Income inequality…

Weakness Begets More Weakness – (hat tip to Zero hedge) this missive with valuable data and analysis from Sprott Global is a worthwhile read. 

And some quick thoughts from myself……

Wealth and income in a low return high risk, structurally imbalanced, economy does not get redistributed, it gets wasted!

The top of the economic pyramid is too heavy and the bottom too weak to support the structure: before we can get back to balanced growth there will need to be a readjustment of global wealth and income. 

High levels of income inequality imply excess returns to human capital that have not been competitively priced in the market place for one reason or another (barriers to entry, asymmetric information, inefficient market clearing etc).

Income inequality feeds directly into wealth and the compound effects of wealth and income redistribute spending power, and hence alter the dynamics of GDP growth.  Growth depends on balance between all the component factors.   Income and wealth inequality is just as much a bubble in terms of its consequence on stable growth as a debt financed housing bubble.

The adjustments to income and wealth are likely to be initiated via a) lower returns and high levels of risk to returns on risky assets and b) lower employment and salaries from financial transaction focussed industries such as banking and financial services and c) lower total remuneration packages for managerial positions in most other industries impacted by lower returns on capital.   The initial adjustment will negatively impact GDP and the overall adjustment mechanism is more complex than this.

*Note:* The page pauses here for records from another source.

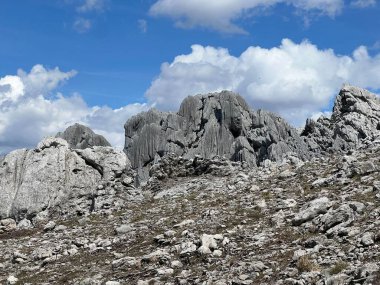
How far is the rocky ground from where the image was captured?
16.1 meters

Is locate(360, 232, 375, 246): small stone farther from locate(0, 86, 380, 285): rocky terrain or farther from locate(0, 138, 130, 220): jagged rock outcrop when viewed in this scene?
locate(0, 138, 130, 220): jagged rock outcrop

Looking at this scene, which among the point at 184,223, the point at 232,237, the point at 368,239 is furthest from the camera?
the point at 184,223

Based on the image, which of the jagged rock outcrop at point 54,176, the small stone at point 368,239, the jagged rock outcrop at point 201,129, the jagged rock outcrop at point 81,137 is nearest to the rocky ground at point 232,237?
the small stone at point 368,239

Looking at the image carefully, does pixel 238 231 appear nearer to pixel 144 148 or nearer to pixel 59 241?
pixel 59 241

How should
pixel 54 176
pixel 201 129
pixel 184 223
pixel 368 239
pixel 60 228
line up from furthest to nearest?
pixel 201 129, pixel 54 176, pixel 60 228, pixel 184 223, pixel 368 239

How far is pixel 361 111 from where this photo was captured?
351 ft

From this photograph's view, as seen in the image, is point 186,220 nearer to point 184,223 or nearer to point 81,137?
point 184,223

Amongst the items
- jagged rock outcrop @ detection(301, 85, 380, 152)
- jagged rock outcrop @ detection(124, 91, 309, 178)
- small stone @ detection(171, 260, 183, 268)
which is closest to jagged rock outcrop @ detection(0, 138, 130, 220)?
small stone @ detection(171, 260, 183, 268)

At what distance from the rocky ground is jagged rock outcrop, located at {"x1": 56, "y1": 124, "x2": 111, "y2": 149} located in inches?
3296

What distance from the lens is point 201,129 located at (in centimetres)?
14450

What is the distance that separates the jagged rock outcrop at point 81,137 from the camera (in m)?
121

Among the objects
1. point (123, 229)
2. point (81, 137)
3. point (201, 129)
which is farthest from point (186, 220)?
point (201, 129)

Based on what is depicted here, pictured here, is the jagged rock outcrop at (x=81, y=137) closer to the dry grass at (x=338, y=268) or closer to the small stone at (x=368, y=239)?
the small stone at (x=368, y=239)

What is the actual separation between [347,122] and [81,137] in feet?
214
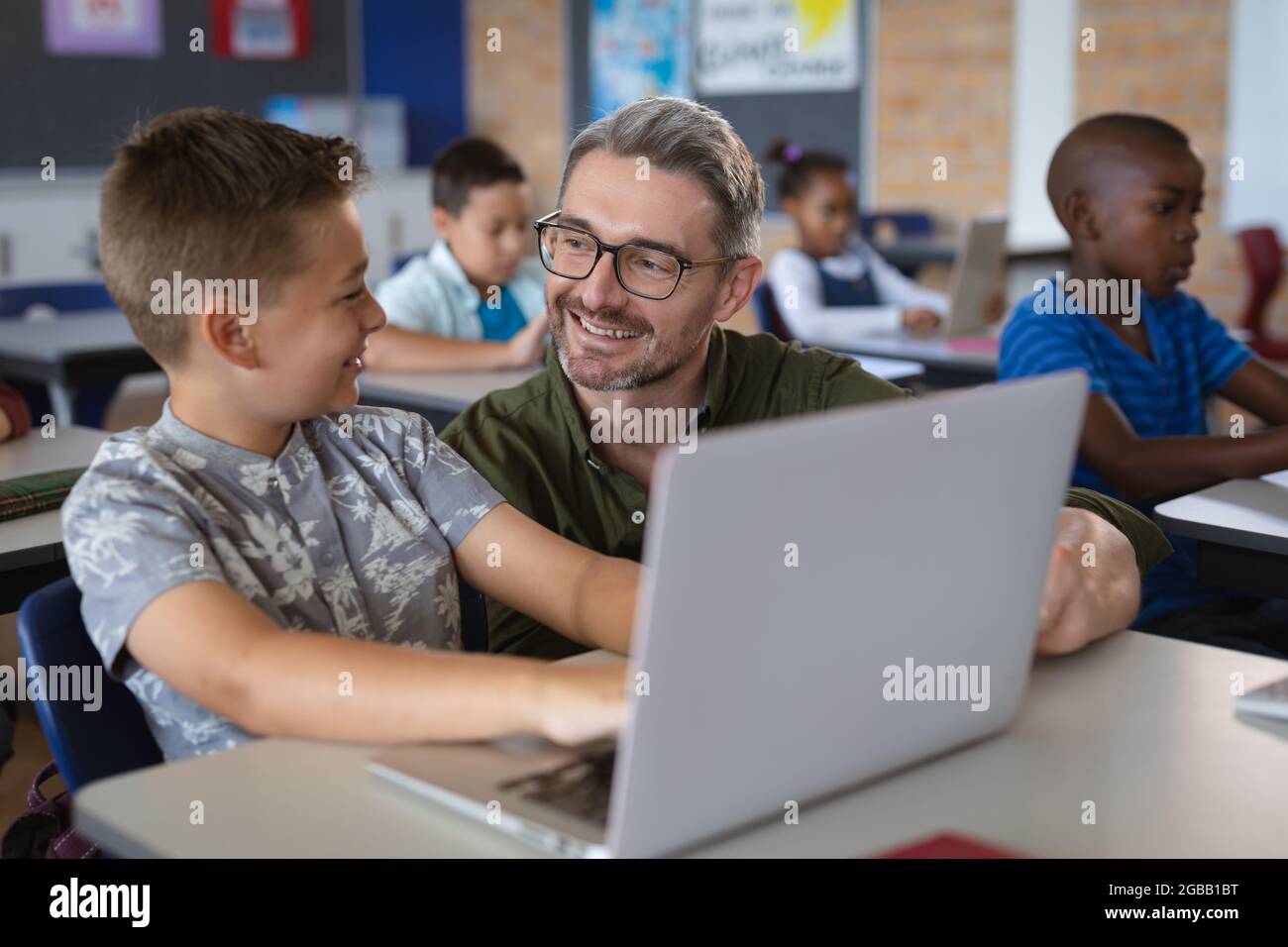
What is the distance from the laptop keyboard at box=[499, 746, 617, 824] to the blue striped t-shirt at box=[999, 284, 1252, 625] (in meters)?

Wealth and income in a low return high risk, structurally imbalanced, economy does not get redistributed, it gets wasted! 

Rather than turn our backs on capitalism, we need to look at ways we can make our economies more open, more competitive and less likely to be exposed to the development of significant structural imbalances, of which wealth and income inequality is one.   In truth, there are 100s, if not 1,000s of people who could do a particular job as well another, yet applicant selection appears for some reason or other to be limited to a couple of shoe ins which disable the market pricing mechanism.  

I have considered income inequality, not for egalitarian reasons, to be a significant structural economic weakness for some time – note my Capitalism in Crisis reports as well as a number of blog posts.